Lo observo mientras danza en el escenario. Un movimiento de hombros acompasado con una ligera flexión de las rodillas representa el trayecto por el desierto. Los músicos a la izquierda jazzean el fatigoso tránsito de la caravana encabezada por este hombre enérgico. Entre querellas y cavilaciones se va tejiendo un personaje extraño, a simple vista el malvado de la historia. Veo a Carlos Pérez Peña sobre el escenario de la Llauradó interpretando al Comerciante, de La excepción y la regla, el texto de Bertolt Brecht que fuera el último llevado a escena por el actor y director Alexis Días de Villegas con Impulso Teatro.

Recuerdo la primera vez que vi a Carlos actuar. Fue también en una puesta sobre un texto alemán. En el año 2006 llegué, medio aturdida, casi acabada de entrar al mundo del teatro, a la Sala Avellaneda, donde se presentó La vida en la Plaza Roosevelt, de la dramaturga alemana Dea Loher. En esa, la primera Semana de Teatro Alemán, todo me impresionó, pero lo más enigmático y electrizante fue aquella puesta que dirigió Carlos Pérez Peña con Teatro Escambray. Fue esa la imagen poderosa que guardé en mi memoria de joven de 17 años. Después supe que el Escambray tenía otro rostro muy distinto al que yo había conocido. Supe que allí el actor había coincidido con Sergio Corrieri, Gilda Hernández y Albio Paz, y que entre el teatro y las montañas había conocido a Maritza Abrahantes y había nacido su hijo Álvaro. Supe de su amistad entrañable con Rafael González y de todo lo que le debía como actor y como ser humano a aquella experiencia.

“Cada puesta que veía implicaba un ejercicio de búsqueda en la historia”.

Luego, en el año 2007, lo volví a ver en El Feo, de Marius von Mayenburg, otro texto alemán dirigido por él con el Escambray de mi tiempo. Fui creciendo y cada puesta que veía implicaba un ejercicio de búsqueda en la historia. Entonces indagué en los lugares por donde pasó mucho antes de meterse en la montaña a vivir entre los campesinos. Encontré fotos de la época en que trabajaba en el Guiñol Nacional y me asombré de que entró a ese colectivo primero que Armando Morales y Xiomara Palacios. Supe que coincidió con Hilda Oates en el Conjunto Dramático Nacional por un breve espacio de tiempo. Después leí que integró el grupo La Rueda e intenté imaginarlo sobre el escenario del Teatro Mella junto a Luis Alberto García (padre), Carlos Ruiz de la Tejera, Noel García o José Antonio Rodríguez interpretando algún clásico de Shakespeare o cantando un danzón de Barbarito Diez en los camerinos.

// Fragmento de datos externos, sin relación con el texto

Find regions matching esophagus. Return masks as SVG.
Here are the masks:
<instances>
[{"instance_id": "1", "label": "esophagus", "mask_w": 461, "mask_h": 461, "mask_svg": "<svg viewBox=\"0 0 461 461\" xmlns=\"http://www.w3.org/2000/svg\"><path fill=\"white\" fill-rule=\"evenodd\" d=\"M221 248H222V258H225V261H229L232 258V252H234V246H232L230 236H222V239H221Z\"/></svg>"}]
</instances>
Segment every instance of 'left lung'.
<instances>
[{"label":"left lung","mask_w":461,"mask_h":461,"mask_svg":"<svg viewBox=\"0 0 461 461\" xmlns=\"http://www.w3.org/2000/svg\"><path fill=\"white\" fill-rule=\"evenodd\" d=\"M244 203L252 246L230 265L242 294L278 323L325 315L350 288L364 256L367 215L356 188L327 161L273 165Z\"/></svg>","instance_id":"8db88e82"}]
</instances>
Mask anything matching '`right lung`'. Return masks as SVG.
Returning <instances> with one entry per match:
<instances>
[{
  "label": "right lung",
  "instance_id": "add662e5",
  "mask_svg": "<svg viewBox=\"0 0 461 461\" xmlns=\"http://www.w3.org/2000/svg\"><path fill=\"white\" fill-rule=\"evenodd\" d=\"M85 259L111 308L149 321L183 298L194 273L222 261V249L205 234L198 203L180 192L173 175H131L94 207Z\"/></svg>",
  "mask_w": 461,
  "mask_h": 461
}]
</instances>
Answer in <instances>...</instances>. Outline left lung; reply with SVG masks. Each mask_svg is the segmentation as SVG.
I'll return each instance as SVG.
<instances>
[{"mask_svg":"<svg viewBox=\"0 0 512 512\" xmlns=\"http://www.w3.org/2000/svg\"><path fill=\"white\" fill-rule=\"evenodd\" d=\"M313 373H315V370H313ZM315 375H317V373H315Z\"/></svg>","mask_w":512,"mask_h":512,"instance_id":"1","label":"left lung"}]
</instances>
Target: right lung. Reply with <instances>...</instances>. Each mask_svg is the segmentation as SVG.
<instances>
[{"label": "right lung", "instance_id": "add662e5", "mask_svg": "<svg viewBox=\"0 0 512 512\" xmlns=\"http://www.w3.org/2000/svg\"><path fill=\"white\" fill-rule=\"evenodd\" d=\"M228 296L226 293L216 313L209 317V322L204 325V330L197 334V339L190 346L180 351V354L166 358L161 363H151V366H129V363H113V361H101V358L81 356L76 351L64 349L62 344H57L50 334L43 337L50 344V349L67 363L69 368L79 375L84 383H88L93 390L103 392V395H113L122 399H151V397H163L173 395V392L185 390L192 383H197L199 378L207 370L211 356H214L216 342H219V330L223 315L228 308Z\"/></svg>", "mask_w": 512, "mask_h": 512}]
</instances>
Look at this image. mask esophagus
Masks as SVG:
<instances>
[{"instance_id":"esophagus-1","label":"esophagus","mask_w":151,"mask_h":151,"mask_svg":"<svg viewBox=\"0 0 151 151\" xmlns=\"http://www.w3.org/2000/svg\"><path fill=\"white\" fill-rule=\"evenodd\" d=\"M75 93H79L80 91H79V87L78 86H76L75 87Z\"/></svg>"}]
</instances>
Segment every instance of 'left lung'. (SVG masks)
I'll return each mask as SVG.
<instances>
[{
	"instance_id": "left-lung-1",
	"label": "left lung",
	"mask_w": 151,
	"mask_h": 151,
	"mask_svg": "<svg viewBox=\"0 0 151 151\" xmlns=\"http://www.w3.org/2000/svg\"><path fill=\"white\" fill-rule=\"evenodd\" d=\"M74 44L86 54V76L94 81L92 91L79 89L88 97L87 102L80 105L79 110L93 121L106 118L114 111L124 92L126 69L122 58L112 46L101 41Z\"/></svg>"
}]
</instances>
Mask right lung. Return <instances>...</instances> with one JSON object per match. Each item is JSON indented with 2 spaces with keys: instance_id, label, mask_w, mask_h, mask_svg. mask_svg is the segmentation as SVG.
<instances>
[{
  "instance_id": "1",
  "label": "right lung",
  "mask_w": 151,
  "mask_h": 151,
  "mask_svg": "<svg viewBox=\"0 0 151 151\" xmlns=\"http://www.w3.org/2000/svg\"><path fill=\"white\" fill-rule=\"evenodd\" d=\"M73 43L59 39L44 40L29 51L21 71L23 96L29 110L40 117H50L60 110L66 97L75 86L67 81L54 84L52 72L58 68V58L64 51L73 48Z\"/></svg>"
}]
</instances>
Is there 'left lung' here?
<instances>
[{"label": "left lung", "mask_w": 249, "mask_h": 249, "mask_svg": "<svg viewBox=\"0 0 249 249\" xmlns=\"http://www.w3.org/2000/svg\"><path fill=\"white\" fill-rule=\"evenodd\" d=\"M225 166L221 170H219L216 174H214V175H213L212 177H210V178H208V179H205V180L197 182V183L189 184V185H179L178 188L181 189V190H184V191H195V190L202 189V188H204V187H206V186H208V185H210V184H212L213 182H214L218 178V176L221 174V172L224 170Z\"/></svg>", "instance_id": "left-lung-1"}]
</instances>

Vi la mítica fotografía de Los Doce, uno de los proyectos más experimentales y audaces del teatro cubano dirigido por Vicente Revuelta. Y allí también estaba Carlos Pérez Peña meciéndose con los ritmos teatrales más diversos.

Carlos Pérez Peña en Entremeses japoneses. Fotos: Tomadas de Internet

Los teatrólogos casi siempre tenemos nuestra dosis de envidia. Envidia de los que vieron las grandes obras, de los que bebieron de los grandes maestros. Yo hubiera querido conocer al Carlos Pérez Peña de Molinos de Viento, al de Voz en Martí. Pero me tocó el de los musicales de Mefisto Teatro y Tony Díaz. Me tocó ver a ese gran actor, Premio Nacional de Teatro, que se deja dirigir por jóvenes como Irene Borges o Sahily Moreda, iniciada en el arte de la dirección allá por el año 2012. Hace unos meses participé en un encuentro organizado por la Biblioteca Nacional en homenaje a Luis Alberto García (padre), y Carlos Pérez, quien estaba entre los panelistas, hizo una reflexión que me estremeció. Se preguntaba cómo se entendía el teatro en aquella época, cómo los actores de aquellos años vivían el teatro en plena intensidad. Luego de pasar unos segundos en silencio, dijo: “Yo no sé si valga la pena preguntarse si antes era mejor que ahora”. Lo dice un actor que no ha parado de trabajar ni un segundo, que ha transitado por muchas estéticas, directores, entrenamientos, procesos, épocas.     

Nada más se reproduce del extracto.